Weekend Wrap-Up
Marked Ones Frozen as Disney Starts 2014 at #1
By John Hamann
January 5, 2014
Frozen has climbed back into the number one spot at the box office, for the first time since early December. I’m starting to think it might still be there when we start 2015.
As the Christmas box office bonanza fades into the background, the top choice for moviegoers remains the same as it was a month ago, as Frozen continues to dominate the box office. The film that was number one on December 6th is the same as the one on January 5th.

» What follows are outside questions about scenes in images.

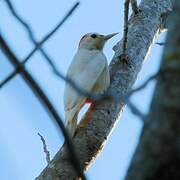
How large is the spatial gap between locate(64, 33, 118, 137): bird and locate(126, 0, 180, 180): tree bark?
103 inches

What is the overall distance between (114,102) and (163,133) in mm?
2503

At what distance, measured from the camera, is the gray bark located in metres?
3.37

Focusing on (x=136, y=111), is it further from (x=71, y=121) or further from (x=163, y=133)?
(x=71, y=121)

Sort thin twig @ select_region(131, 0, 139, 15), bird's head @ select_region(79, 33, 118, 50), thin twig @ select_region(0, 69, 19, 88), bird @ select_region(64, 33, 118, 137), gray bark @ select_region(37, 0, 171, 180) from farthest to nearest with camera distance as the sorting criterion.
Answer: bird's head @ select_region(79, 33, 118, 50) < thin twig @ select_region(131, 0, 139, 15) < bird @ select_region(64, 33, 118, 137) < gray bark @ select_region(37, 0, 171, 180) < thin twig @ select_region(0, 69, 19, 88)

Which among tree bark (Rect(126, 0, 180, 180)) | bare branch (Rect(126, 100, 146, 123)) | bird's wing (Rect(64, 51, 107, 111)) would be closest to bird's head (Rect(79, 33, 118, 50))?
bird's wing (Rect(64, 51, 107, 111))

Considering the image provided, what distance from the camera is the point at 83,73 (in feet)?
16.7

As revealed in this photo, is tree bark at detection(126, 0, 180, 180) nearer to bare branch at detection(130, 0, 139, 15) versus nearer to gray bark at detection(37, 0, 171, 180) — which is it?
gray bark at detection(37, 0, 171, 180)

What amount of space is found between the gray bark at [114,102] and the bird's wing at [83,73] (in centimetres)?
34

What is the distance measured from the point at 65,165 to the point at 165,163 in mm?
2170

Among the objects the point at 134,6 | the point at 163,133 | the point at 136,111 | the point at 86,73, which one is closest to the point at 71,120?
the point at 86,73

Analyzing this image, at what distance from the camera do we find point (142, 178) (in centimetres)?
119

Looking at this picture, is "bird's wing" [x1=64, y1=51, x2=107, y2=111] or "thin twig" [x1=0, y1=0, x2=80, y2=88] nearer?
"thin twig" [x1=0, y1=0, x2=80, y2=88]

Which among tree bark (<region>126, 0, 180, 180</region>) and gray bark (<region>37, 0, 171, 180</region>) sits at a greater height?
tree bark (<region>126, 0, 180, 180</region>)

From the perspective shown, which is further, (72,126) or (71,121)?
(71,121)
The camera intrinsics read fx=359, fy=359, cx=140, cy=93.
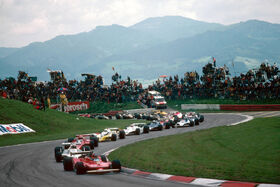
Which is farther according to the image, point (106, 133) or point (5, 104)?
point (5, 104)

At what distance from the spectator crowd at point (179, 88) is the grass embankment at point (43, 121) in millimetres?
3062

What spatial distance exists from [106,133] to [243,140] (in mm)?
11976

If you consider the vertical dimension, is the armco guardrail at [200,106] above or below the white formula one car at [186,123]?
above

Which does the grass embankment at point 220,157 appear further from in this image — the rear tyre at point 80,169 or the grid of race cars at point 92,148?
the rear tyre at point 80,169

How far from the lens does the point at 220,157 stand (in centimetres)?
1426

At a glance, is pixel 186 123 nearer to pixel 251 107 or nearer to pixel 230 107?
pixel 251 107

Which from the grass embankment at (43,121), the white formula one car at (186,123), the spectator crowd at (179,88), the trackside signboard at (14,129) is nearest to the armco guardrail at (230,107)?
the spectator crowd at (179,88)

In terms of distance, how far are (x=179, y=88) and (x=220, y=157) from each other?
196ft

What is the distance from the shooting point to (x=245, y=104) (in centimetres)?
5325

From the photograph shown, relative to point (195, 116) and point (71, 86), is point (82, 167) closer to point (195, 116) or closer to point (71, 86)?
point (195, 116)

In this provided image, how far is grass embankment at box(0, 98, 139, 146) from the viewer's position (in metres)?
36.2

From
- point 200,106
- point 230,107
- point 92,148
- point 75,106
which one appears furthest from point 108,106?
point 92,148

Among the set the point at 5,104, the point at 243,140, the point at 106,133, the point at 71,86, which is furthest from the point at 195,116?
the point at 71,86

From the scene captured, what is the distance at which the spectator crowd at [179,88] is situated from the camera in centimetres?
5484
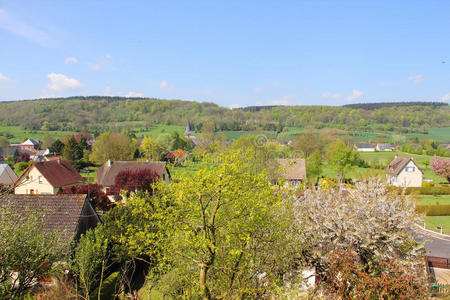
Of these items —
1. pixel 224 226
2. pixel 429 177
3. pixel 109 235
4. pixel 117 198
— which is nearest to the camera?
pixel 224 226

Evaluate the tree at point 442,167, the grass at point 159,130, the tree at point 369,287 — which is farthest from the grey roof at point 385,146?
the tree at point 369,287

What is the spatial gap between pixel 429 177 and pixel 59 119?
129211 millimetres

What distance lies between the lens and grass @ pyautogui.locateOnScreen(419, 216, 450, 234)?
2675 cm

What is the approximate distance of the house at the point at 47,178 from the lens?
32125 millimetres

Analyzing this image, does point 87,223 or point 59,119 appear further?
point 59,119

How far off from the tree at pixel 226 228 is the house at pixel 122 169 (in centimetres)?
2658

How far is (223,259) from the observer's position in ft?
26.4

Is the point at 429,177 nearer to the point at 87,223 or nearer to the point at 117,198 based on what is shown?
the point at 117,198

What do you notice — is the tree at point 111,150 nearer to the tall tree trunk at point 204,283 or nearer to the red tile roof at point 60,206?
the red tile roof at point 60,206

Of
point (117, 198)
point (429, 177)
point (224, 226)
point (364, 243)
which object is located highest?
point (224, 226)

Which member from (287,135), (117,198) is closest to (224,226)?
(117,198)

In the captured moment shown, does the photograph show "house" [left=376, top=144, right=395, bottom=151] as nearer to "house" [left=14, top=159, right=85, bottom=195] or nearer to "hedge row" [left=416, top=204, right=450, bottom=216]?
"hedge row" [left=416, top=204, right=450, bottom=216]

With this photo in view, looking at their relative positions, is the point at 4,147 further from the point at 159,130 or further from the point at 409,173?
the point at 409,173

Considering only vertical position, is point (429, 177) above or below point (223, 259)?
below
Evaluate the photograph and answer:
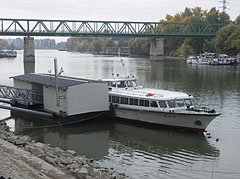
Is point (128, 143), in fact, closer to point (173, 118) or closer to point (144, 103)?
point (173, 118)

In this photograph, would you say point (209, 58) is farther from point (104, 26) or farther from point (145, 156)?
point (145, 156)

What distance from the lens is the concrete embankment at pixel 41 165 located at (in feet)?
49.8

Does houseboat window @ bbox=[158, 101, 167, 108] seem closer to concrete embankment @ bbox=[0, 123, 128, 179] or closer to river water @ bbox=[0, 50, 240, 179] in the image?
river water @ bbox=[0, 50, 240, 179]

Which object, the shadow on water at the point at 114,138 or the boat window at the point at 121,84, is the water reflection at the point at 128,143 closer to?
the shadow on water at the point at 114,138

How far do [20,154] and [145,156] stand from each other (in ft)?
28.6

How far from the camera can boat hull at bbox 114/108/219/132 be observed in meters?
28.2

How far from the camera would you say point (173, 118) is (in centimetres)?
2919

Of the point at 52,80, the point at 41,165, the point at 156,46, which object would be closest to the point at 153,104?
the point at 52,80

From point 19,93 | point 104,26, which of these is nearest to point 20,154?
point 19,93

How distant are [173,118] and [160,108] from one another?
1.30 meters

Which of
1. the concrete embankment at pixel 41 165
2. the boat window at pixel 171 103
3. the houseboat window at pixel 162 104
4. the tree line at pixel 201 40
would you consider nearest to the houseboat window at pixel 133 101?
the houseboat window at pixel 162 104

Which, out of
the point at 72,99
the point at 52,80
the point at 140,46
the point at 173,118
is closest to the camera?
the point at 173,118

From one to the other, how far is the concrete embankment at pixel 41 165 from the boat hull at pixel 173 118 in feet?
34.0

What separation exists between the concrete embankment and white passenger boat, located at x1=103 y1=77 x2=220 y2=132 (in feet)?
34.1
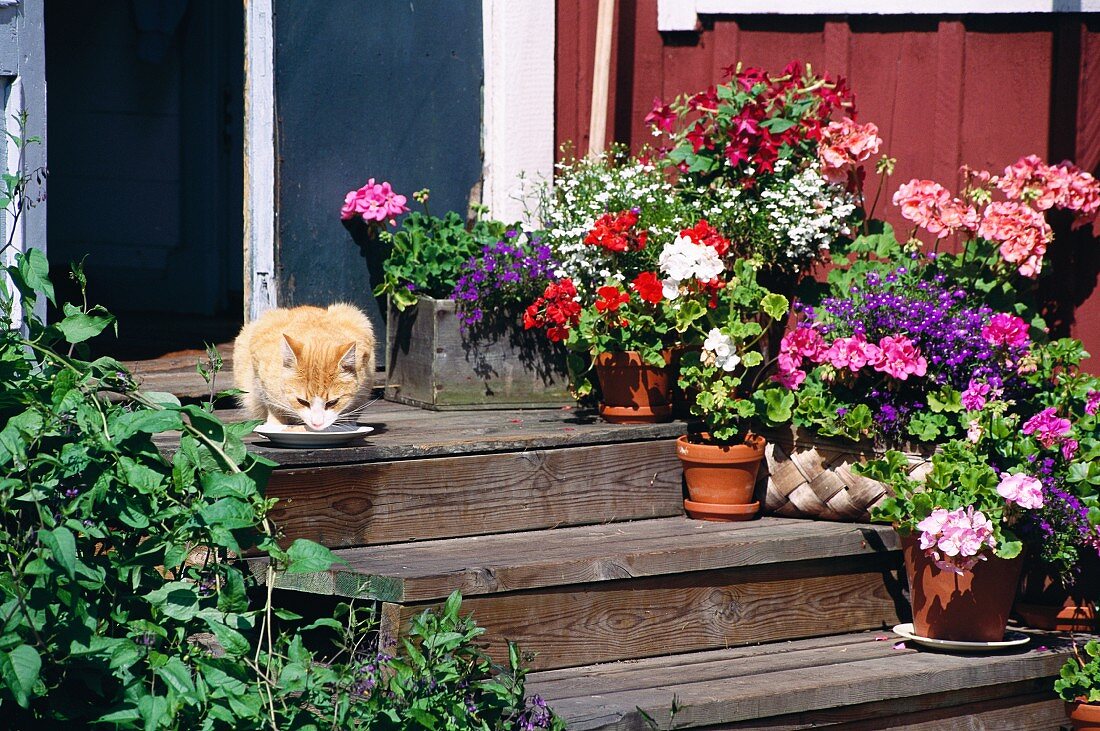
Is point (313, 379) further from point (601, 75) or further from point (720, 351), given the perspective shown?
point (601, 75)

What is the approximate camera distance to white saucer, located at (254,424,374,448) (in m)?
3.51

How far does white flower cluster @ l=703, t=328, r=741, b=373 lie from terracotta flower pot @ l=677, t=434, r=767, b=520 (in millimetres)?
251

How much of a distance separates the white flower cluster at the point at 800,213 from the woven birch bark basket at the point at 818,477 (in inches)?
24.7

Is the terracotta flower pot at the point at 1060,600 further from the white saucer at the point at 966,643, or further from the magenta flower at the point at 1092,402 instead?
the magenta flower at the point at 1092,402

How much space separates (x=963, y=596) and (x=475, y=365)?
5.82 ft

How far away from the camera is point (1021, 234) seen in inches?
153

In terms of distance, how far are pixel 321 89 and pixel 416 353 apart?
1094 mm

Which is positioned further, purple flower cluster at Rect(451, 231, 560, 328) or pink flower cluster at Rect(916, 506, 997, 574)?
purple flower cluster at Rect(451, 231, 560, 328)

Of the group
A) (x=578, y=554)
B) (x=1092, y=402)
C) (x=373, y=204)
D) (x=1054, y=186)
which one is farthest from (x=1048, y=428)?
(x=373, y=204)

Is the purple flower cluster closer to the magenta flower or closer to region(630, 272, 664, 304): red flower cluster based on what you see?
region(630, 272, 664, 304): red flower cluster

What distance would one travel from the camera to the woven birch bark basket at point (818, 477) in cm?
380

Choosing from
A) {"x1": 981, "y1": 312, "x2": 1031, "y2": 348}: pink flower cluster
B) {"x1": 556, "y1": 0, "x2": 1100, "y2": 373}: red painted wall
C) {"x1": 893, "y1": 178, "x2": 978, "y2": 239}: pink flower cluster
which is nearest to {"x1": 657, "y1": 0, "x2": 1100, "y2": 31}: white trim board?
{"x1": 556, "y1": 0, "x2": 1100, "y2": 373}: red painted wall

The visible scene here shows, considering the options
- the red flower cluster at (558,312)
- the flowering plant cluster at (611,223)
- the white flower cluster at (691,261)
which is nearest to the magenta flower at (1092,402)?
the white flower cluster at (691,261)

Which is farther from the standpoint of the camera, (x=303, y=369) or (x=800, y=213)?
(x=800, y=213)
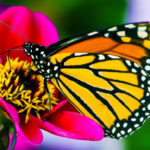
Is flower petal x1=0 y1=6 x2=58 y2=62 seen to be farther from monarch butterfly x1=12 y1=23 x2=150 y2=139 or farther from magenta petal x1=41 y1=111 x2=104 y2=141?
magenta petal x1=41 y1=111 x2=104 y2=141


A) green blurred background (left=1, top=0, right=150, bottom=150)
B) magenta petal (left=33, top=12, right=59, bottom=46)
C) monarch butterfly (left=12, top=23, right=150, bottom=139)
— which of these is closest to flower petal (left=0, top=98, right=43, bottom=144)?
monarch butterfly (left=12, top=23, right=150, bottom=139)

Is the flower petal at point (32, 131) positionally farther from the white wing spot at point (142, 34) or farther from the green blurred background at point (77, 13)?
the green blurred background at point (77, 13)

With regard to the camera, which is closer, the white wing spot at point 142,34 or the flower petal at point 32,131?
the flower petal at point 32,131

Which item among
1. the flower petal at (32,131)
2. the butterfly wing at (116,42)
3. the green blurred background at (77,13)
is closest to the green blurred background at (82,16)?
the green blurred background at (77,13)

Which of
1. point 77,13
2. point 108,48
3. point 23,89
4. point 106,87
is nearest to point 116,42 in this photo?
point 108,48

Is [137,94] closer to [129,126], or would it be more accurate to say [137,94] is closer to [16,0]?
[129,126]

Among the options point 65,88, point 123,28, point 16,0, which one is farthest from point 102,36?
point 16,0
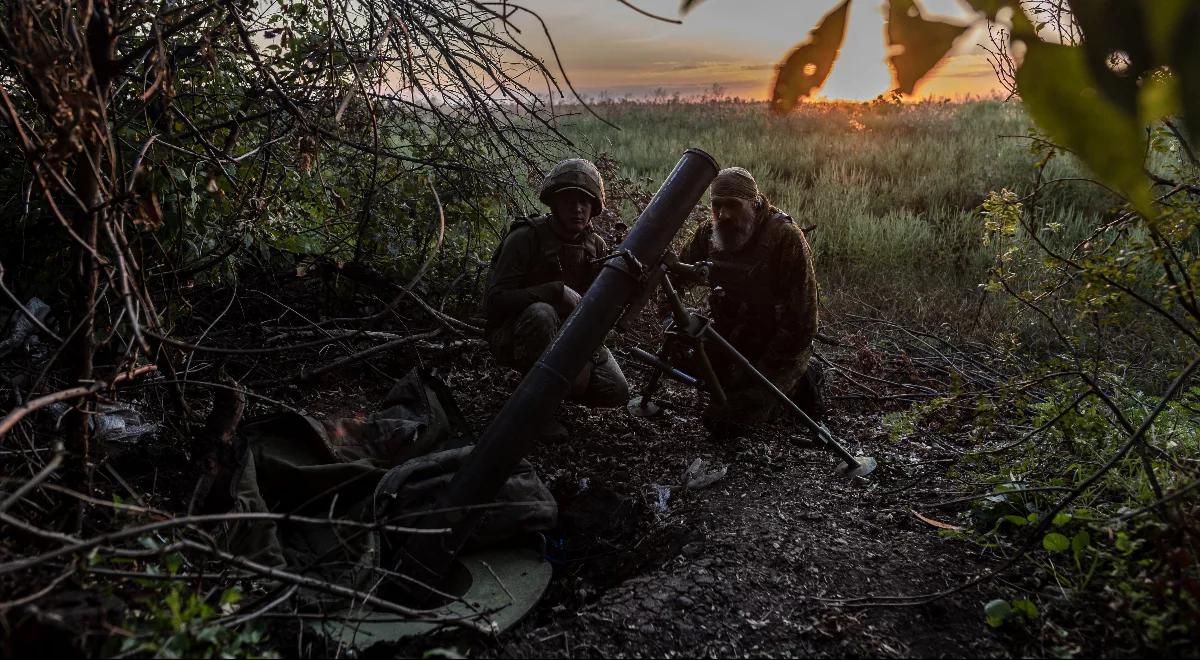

Considering the mammoth holiday box office that occurs between these weekends, a repeat number one for Frozen at the start of 2014 should shake box office observers to their very core.
Yes, our number one film of the weekend is Frozen, now in its sixth weekend of wide release. Over the 13 days between December 20th and January 1st, Frozen earned about $100 million, on top of the $177 million it had pulled in prior to 20th. Remarkably, Frozen continues its dominance this weekend, as it pulls another rabbit out of its hat, taking down Paranormal Activity: The Marked Ones. On Friday, Frozen pulled in another solid score of $6.75 million, a number very similar to its Friday, December 6th score of $6.72 million. Friday’s gross is $1.6 million more than the $5.1 million the animated film grossed on both December 13th and 20th, showing how odd – and bulletproof – Frozen has been since its wide debut on November 27th. In this era of box office, these things simply do not happen.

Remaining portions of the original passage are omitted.